[EXERCISE DATA Boundary: Start]

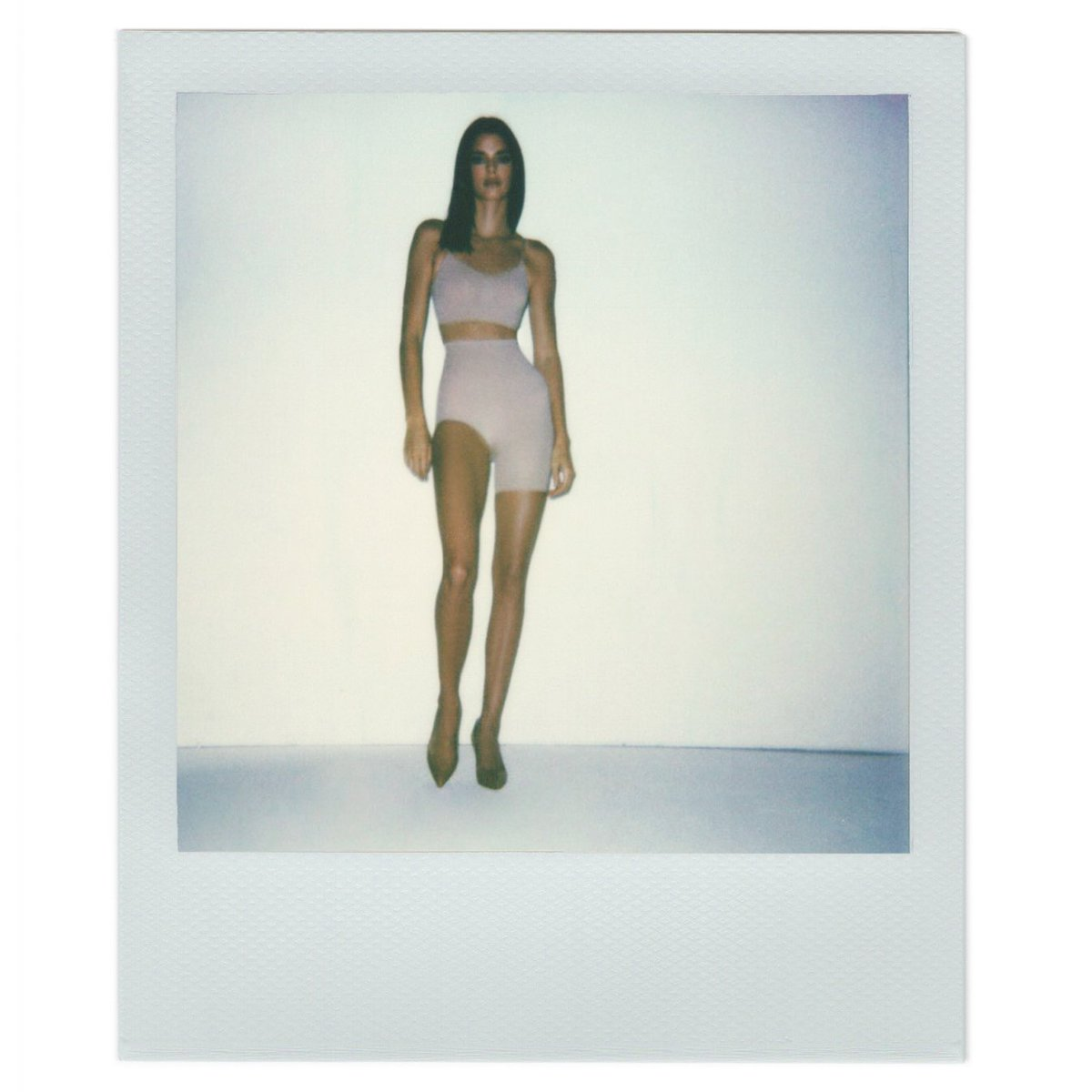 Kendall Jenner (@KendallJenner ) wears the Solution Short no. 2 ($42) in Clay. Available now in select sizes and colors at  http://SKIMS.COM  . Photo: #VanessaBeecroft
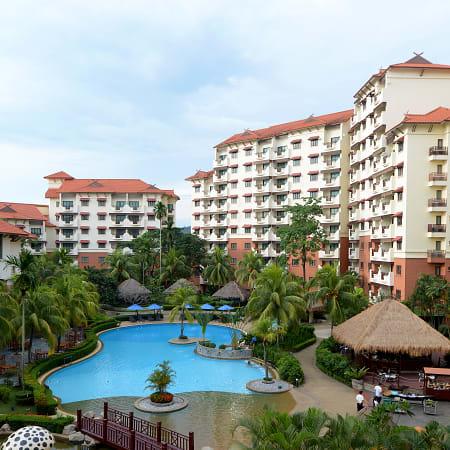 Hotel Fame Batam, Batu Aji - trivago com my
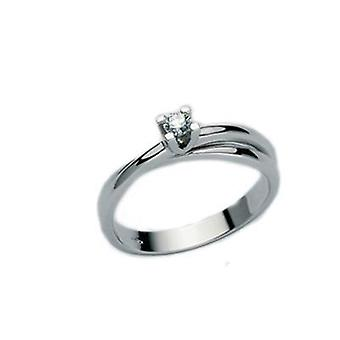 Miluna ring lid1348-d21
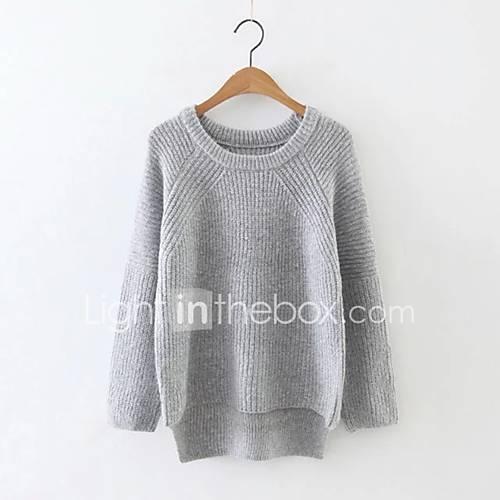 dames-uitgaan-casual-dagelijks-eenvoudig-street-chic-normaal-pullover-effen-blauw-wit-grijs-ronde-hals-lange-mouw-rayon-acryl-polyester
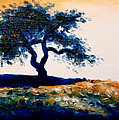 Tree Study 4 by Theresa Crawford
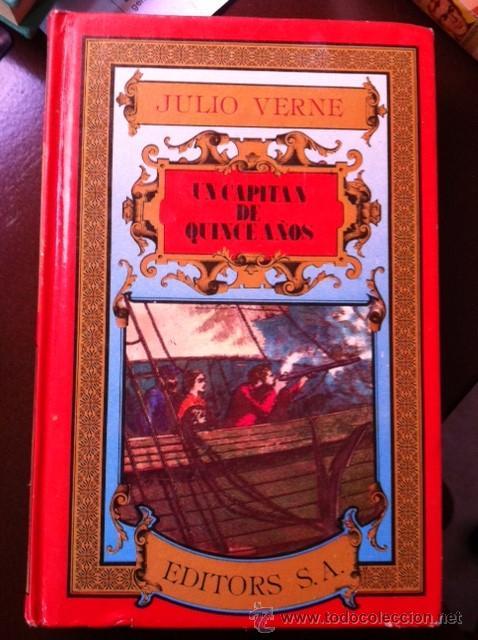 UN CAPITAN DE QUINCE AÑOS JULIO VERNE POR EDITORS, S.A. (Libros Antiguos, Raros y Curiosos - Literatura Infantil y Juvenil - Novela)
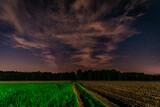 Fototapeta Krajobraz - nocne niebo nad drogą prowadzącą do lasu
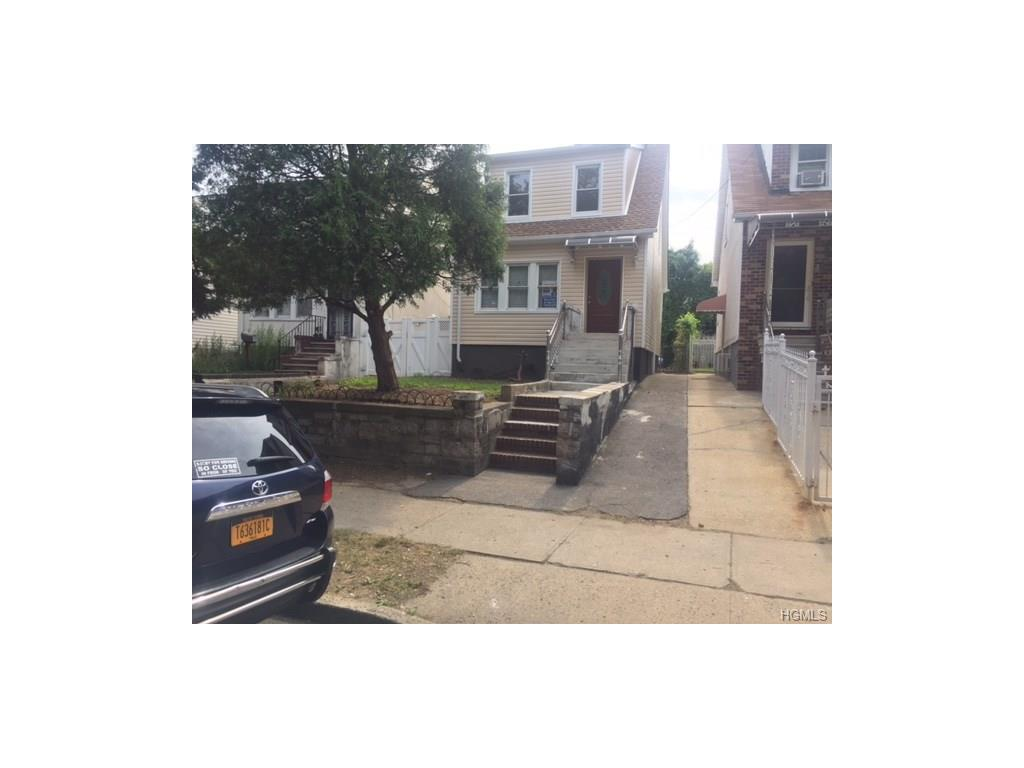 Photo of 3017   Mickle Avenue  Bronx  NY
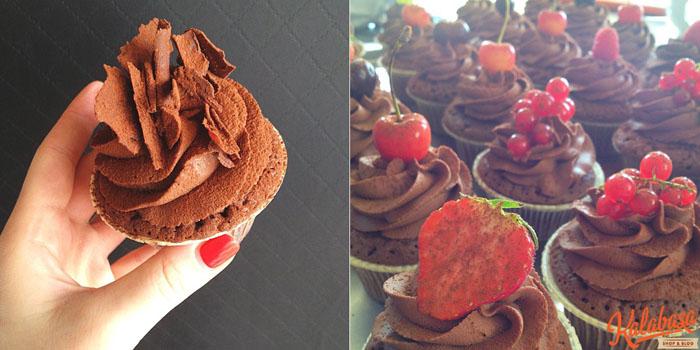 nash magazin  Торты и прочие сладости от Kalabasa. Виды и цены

[EXERCISE DATA Boundary: End]

• WORK REQUEST
Every entry above is to be transcribed exactly, with all pictures left out.

• ANSWER SPACE
 Kendall Jenner (@KendallJenner ) wears the Solution Short no. 2 ($42) in Clay. Available now in select sizes and colors at  http://SKIMS.COM  . Photo: #VanessaBeecroft
 Hotel Fame Batam, Batu Aji - trivago com my
 Miluna ring lid1348-d21
 dames-uitgaan-casual-dagelijks-eenvoudig-street-chic-normaal-pullover-effen-blauw-wit-grijs-ronde-hals-lange-mouw-rayon-acryl-polyester
 Tree Study 4 by Theresa Crawford
 UN CAPITAN DE QUINCE AÑOS JULIO VERNE POR EDITORS, S.A. (Libros Antiguos, Raros y Curiosos - Literatura Infantil y Juvenil - Novela)
 Fototapeta Krajobraz - nocne niebo nad drogą prowadzącą do lasu
 Photo of 3017   Mickle Avenue  Bronx  NY
 nash magazin  Торты и прочие сладости от Kalabasa. Виды и цены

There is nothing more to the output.